Regarding the aspect of tooth protein denaturation after thermal cycling, recent studies suggested that the photosensitizers RB and RF produce no effects. This can be supported by the fact that both photosensitizers differ in cross-linking procedures, as RF freely diffuses whereas, RB adheres tightly to the collagen matrix [36,37].
The degree of conversion (DC) is of great importance as it governs the physical and mechanical properties of the adhesive resins. It is also directly related to the conversion of monomers during the polymerization process [38]. According to the results of the present study, the DC is more prominent in control groups (0.1% RB-PDT and 0.1% RF-PDT) as compared to the test groups (0.5% RB-PDT and 0.5% RF-PDT). According to Table 1, a decrease in the levels of DC is observed after the increase in the concentration of both photosensitizers. A possible explanation for this finding could be because of the agglomeration of both the photosensitizers (RB, RF) used which could impede the curing process [39].
SEM images have been described in Figure 2 and Figure 3 In Figure 2, the images obtained depict that a strong bond was achieved between the enamel surface of the tooth and mesh of applied brackets. However, the use of 0.5% RF-PDT displayed relatively poor bonding in comparison to the other modified adhesive resins being used. The poor bonding observed might be due to the increase in the composition of riboflavin in the modified adhesive, which may have provided a shielding effect during the curing process of the bracket on the enamel surface [40]. For Figure 3, the use of RB-PDT and RF-PDT (0.5% concentration) produced a significant reduction in the S. mutans count. It has been reported in studies that RF and RB undergo conversion under the effect of photo-illumination by initiating a redox reaction which in turn causes changes in the bacterial cell contents, leading to necrosis [41].
Few limitations were observed for the present study. In this research, the use of Transmission electron microscope to study the sections after preparing photosensitizers mixed with orthodontic resins would have provided more accurate blending of the materials within resin matrix. Moreover, the translation of this in-vitro study into clinical experiments with the photodynamic system inside the oral cavity could result in different outcomes. Therefore, such studies are warranted in future. In addition, the use of a single type of bracket i.e., metallic is a limitation that can be addressed in other trials. The use of ceramic brackets alongside the modified adhesives could have provided data that would have been useful in devising better treatment protocol options. A reduced sample size could be another limitation for this in-vitro study. Future studies should consider more samples and compare this system within different types of ceramics surfaces and types of teeth other than molars.

4. Materials and Methods

4.1. Materials and Chemicals

The materials used for the present in-vitro study included riboflavin and Rose Bengal and MTT assay kit ordered from Sigma Aldrich (St. Louis, MO, USA). The metallic brackets (0.022 × 0.028-in and 0.022 × 0.030-in) and orthodontic adhesive (Transbond XT) was ordered from 3M, Unitek (St. Paul, MN, USA).

4.2. Specimen Preparation

This experimental study was performed on 60 extracted human molar teeth which were acquired from patients who underwent extraction. The extracted teeth were thoroughly cleaned and rinsed with saline and later stored in 0.5% chloramine T solution at 4 °C until further use. Before establishing the criterion for inclusion and exclusion, all the teeth were examined thoroughly with the naked eye and under a stereomicroscope with ×10 magnification. Extracted molar teeth were visually inspected for any fractures, enamel loss, or caries.
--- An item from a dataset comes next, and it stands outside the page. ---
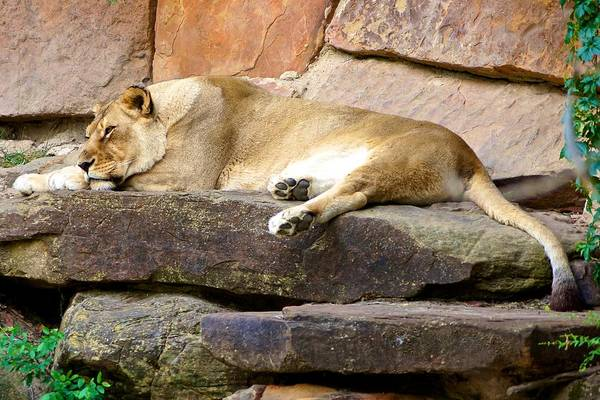 Photograph - The Resting Lioness by Ricardo J Ruiz de Porras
4.3. Photosensitizer-Modified Experimental Orthodontic Adhesives

The 0.1 and 0.5 wt.% RB and RF modified adhesives were prepared by homogenization method, respectively. A total of 5 mg and 25 mg of the powders (RB and RF) were added in 5 mL of orthodontic resin (Transbond XT, 3M, Unitek, St. Paul, MN, USA), respectively [21]. The mixtures were given a thorough mixing in an ultra-homogenizer sonicator (SALD 2300 Shimadzu, Shimadzu Corporation, Kyoto, Japan) for 10 min. These prepared solutions were kept in the dark to avoid any occurrence of photobleaching.

4.4. Groups

The experimental groups were divided based on the orthodontic adhesive modification. The groups were divided into following 5 groups, Group I: Transbond XT (control), Group II: 0.1% RB–PDT adhesive, Group III: 0.1% RF–PDT adhesive, Group IV: 0.5% RB–PDT adhesive and Group V: 0.5% RF–PDT adhesive.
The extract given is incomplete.